Since we released Share or Die in print, we took down the sorting page with the linked table of contents. All the pieces are still up somewhere on the site, you just have to look a little bit to find them. But, since we believe in open access and such, here are five selected stories presented for your easy access. Enjoy, and check out Share or Die in stores now.
From Tom Judd's "Organizing the Precariat"
"What I encountered at the call center was similar to other nonprofits – an office filled with dedicated, capable young people who put up with low pay and no benefits in the name of making a difference. Most of the people I worked with were women in college or who had recently graduated. Like a number of non-profits I have worked for or observed, the supposedly social justice-oriented call center made a name for itself by providing a service to people in need, while throwing workers under the bus and in the process exploiting both the needy and the employee."
From Lauren Westerfield's "Flexible Lives, Flexible Relationships"

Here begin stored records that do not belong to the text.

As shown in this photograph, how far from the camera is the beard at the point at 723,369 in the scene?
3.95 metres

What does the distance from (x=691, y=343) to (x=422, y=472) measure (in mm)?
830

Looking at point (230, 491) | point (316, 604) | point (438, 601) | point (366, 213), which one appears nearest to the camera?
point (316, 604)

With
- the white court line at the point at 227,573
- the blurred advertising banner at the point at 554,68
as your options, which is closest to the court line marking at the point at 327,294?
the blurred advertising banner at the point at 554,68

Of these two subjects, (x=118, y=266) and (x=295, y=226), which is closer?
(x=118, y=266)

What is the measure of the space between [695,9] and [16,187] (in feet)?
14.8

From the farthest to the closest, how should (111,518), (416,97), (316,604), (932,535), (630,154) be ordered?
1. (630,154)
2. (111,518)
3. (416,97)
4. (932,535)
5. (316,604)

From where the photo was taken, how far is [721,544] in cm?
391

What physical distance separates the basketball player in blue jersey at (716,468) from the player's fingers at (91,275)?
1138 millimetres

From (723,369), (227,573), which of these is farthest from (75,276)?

"'What are you doing these days?' they’d always ask, all smiles, expecting to be impressed. Did they not notice the sweatpants? The glasses? The grocery shopping in our wee tiny town on a weekday? All signs pointed to unemployment. 'Oh, I’m staying with my family right now,' I’d say calmly, feigning confidence and an implied visit rather than permanent residence. “I’m in-between things and taking a break to help mom out around the house.”

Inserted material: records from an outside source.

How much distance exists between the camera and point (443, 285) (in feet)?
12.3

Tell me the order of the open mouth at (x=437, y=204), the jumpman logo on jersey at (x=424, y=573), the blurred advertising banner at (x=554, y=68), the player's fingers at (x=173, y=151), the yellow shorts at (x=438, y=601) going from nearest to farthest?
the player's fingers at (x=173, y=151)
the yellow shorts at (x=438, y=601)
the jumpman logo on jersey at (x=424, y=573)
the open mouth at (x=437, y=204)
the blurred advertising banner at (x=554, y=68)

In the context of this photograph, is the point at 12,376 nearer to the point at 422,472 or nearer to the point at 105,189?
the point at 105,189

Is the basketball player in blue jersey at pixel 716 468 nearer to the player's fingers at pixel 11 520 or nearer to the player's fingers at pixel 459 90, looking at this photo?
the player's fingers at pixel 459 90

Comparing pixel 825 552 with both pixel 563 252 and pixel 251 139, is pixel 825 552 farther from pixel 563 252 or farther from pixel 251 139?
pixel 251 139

From Venessa Miemis's "Emergeny by Design"
"When that business flight landed in Berlin, I was greeted by Gabriel and Pati, an amazing couple and gracious hosts who immediately made me feel at home. Though I had the rented room they arranged for me, I ended up crashing many a night on their living room futon after intensive workdays on the project. We documented our activity for the public to follow those two weeks via videoblogs and tweets. We launched an online crowdfunding campaign to garner support from the public while we completed a project we had already committed to doing for free. We managed to raise around $6000 in just a few weeks."
From Liz Kofman and Astri Von Arbin Ahlander's, "Get on The Lattice"

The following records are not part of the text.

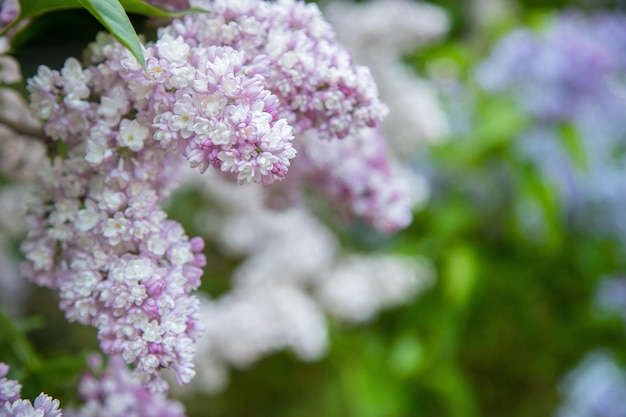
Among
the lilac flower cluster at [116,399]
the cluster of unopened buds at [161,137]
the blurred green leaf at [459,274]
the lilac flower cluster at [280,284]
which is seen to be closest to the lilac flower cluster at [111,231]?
the cluster of unopened buds at [161,137]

"We poked around on the Internet and discovered that no American employer was going to grant a few years of parental leave anyway—they weren’t required to provide any at all, and the very best offered at most a couple of months, often to women only. What started with a few questions about combining parenthood with a career, snowballed into more and more questions about the day-to-day of corporate work culture in America—about flexibility (mostly rhetoric), about face-time (ubiquitous) about sick leave (not guaranteed) and vacation (an average of 10 days for the first 5 years)."
From Nine's, "Take It And Leave It: Inside The Pack of A Modern Nomad"
"Before I left Edinburgh, I was bored and frustrated, drinking too much and behaving badly, and I think it's better to see the world and go home only when I can be certain I won't return to more of the same. Meantime, I'm happy most of the time with what I'm doing and where I am, and appreciate the connections I get to forge along the way."